Directives:
a: Reproduce, character for character, the stretch of the Boston Omaha interview from "Retail investors have" through "into the position?".
b: Using the Boston Omaha interview, mark each statement yes or no and quote the words that decide it: (i) Boston Omaha's IPO took place in June 2017. (ii) The Wall Street Journal article addressed the stock's valuation. (iii) Echo Lake began its short when the stock was trading at 3x book value.
c: Pick up the Boston Omaha interview after its final sentence and write the next part.

Boston Omaha Corp., an investment vehicle into billboards and insurance, is up 100%+ in price from its IPO in June 2017. Following the stock's stratospheric rise, managers Adam K Peterson, and Alex Buffett Rozek have been profiled in the WSJ, Barron's, and elsewhere. One of the reasons for Boston Omaha's publicity and rise in price is that Rozek is the grandnephew of none other than Warren Buffett.
Retail investors have piled into Boston Omaha's stock, despite (Warren) Buffett having nothing to do with the firm. According to some, Buffett's family connection to Alex Rozek has significantly distorted the price of the company. Following the recent WSJ article publicly connecting Boston Omaha to Warren Buffett, the stock surged double digits.
SumZero sat down with Ephraim Fields, Partner at Echo Lake Capital, to discuss his recent short on the stock. Prior to founding Echo Lake, Ephraim was a partner at Clarus Capital and a VP at CS First Boston. Ephraim holds an MBA from the Wharton School and a BA from Washington University in St. Louis.
Luke Schiefelbein, SumZero: What about Boston Omaha initially caught your eye as a value investor? What catalyzed your entrance into the position?
Ephraim Fields, Echo Lake Capital: We first became aware of BOMN when we noticed it was trading at a 52 week high. We thought it was an interesting company but felt the stock was overvalued trading at well over 2x book value, especially since much of its book value was made up of cash. We thought about shorting it at that point but decided not to because we felt the risk/reward scenario wasn’t good enough. Then in late December the Wall Street Journal did a favorable story about the company which propelled the stock price meaningfully higher. The day the article was published the stock went up 15% on fairly high volume. We found it interesting that the article said positive things about the company and its two co-founders but the article didn’t even mention the stock’s valuation. Nevertheless, the stock price reacted favorably to the article and we used the run up as an opportunity to begin shorting the stock which was then trading in the $30s and at 3x book value.

Provided records:
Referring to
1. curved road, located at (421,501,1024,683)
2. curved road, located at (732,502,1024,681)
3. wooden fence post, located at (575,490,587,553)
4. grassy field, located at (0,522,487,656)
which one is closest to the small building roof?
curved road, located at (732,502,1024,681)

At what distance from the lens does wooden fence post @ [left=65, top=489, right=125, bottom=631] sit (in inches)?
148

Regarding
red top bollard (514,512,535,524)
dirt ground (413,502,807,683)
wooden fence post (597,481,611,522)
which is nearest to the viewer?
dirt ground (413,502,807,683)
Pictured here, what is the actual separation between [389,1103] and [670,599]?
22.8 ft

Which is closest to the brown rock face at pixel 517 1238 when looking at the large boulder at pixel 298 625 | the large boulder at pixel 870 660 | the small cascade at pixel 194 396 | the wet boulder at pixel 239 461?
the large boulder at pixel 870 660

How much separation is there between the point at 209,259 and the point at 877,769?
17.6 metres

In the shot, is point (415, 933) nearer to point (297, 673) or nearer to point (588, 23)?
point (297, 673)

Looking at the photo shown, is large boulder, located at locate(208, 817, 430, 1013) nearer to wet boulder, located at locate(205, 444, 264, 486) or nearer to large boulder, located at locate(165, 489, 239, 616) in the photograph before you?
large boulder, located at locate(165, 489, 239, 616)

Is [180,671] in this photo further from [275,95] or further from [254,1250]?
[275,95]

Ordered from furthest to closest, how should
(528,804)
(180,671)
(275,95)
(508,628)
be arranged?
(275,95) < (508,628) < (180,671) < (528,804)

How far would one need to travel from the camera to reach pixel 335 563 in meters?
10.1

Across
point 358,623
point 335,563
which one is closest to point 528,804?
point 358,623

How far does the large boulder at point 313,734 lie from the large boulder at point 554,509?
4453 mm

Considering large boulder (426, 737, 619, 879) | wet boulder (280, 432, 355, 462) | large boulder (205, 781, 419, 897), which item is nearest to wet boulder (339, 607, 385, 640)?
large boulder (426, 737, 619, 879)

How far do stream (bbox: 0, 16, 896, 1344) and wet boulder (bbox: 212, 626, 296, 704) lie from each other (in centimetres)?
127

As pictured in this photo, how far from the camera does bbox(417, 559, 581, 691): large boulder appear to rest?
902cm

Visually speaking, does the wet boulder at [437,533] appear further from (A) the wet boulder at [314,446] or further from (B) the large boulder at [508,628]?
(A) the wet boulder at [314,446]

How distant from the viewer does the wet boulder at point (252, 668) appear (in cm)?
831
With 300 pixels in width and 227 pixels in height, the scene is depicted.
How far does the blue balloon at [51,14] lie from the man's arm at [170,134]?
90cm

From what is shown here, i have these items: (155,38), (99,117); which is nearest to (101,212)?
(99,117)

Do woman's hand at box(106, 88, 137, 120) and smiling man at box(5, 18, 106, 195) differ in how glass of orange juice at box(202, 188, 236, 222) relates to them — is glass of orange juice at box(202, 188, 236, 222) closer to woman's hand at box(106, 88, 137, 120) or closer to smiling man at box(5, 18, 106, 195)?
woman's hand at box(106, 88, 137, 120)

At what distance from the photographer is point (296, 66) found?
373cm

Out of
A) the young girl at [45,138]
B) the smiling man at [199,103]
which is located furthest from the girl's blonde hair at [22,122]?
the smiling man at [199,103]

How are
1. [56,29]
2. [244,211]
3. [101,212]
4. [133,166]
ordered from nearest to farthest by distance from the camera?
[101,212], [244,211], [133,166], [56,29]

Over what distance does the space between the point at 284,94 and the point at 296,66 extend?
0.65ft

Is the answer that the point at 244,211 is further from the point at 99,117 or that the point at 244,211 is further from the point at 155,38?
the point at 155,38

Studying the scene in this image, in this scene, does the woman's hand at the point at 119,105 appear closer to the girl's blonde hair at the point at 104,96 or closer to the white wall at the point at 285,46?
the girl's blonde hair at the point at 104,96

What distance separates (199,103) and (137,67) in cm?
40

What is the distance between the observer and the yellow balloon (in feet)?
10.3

Outputs by task:
a:
Retail investors have piled into Boston Omaha's stock, despite (Warren) Buffett having nothing to do with the firm. According to some, Buffett's family connection to Alex Rozek has significantly distorted the price of the company. Following the recent WSJ article publicly connecting Boston Omaha to Warren Buffett, the stock surged double digits.
SumZero sat down with Ephraim Fields, Partner at Echo Lake Capital, to discuss his recent short on the stock. Prior to founding Echo Lake, Ephraim was a partner at Clarus Capital and a VP at CS First Boston. Ephraim holds an MBA from the Wharton School and a BA from Washington University in St. Louis.
Luke Schiefelbein, SumZero: What about Boston Omaha initially caught your eye as a value investor? What catalyzed your entrance into the position?

b:
(i) Yes: "up 100%+ in price from its IPO in June 2017"
(ii) No: "but the article didn’t even mention the stock’s valuation"
(iii) Yes: "which was then trading in the $30s and at 3x book value"

c:
Although the stock has fallen significantly since we first went short, we remain short the stock. We think BOMN is still overvalued and believe the stock price will decline even more as a result of the recently announced $50 million equity offering and $200 million mixed shelf, and as investors become more aware of the stock’s overvaluation.
Schiefelbein: What is the market missing? How much of the stock’s recent rise in price do you ascribe to the loose tie to Warren Buffett?
Fields: BOMN went public at $13 per share in June of last year. It priced at the midpoint of IPO range which indicates to us there was not overwhelming demand for the offering. After not doing much for a while, the stock eventually started to trade up and then went up significantly, eventually hitting $35 per share after the Wall Street Journal article. However, even though the stock price has gone up significantly since the IPO, we don’t think the underlying value of the company has increased a corresponding amount. Importantly, BOMN’s management has invested some, but not all of its cash and much of the money BOMN has invested has only recently been invested. So, even if we assume the invested capital has appreciated significantly (which it may or may not have), we still think the stock is overvalued.
We believe a great deal of the stock price’s rise is attributable to the loose ties to Warren Buffett, although we should make clear that, to their credit, BOMN’s management is very upfront that Warren is not directly involved with their company. However, BOMN is an illiquid, micro cap stock with a lot of retail investors so it doesn’t take much to move the stock price. Furthermore, the stock can move on perception which is often very different than reality. We bet there are still a lot of people who own the stock because of the “Buffett” association.
Schiefelbein: What valuation metrics should investors be paying attention to as your thesis matures? Why is revenue growing so quickly? What would catalyze a correction in the stock’s price?
Fields: BOMN is a losing money both on an operating income and net income basis, so it is impossible to value the stock using those traditional metrics. Looking at the company’s revenue can be another way to value the stock but that is a bit complicated since BOMN has done many acquisitions that have obfuscated the company’s real growth. For example, according the income statement for the nine month period ended September 30, 2017, BOMN’s revenue increased 145% from $2.6 million to $6.2 million, which appears impressive. However, a closer examination of the financials reveals that all of that growth was derived from acquisitions. If one looks at the Pro Forma revenue (which is pro forma for all acquisitions) revenue during that same nine month period actually decreased 6.6% from $7.4 million to $6.9 million.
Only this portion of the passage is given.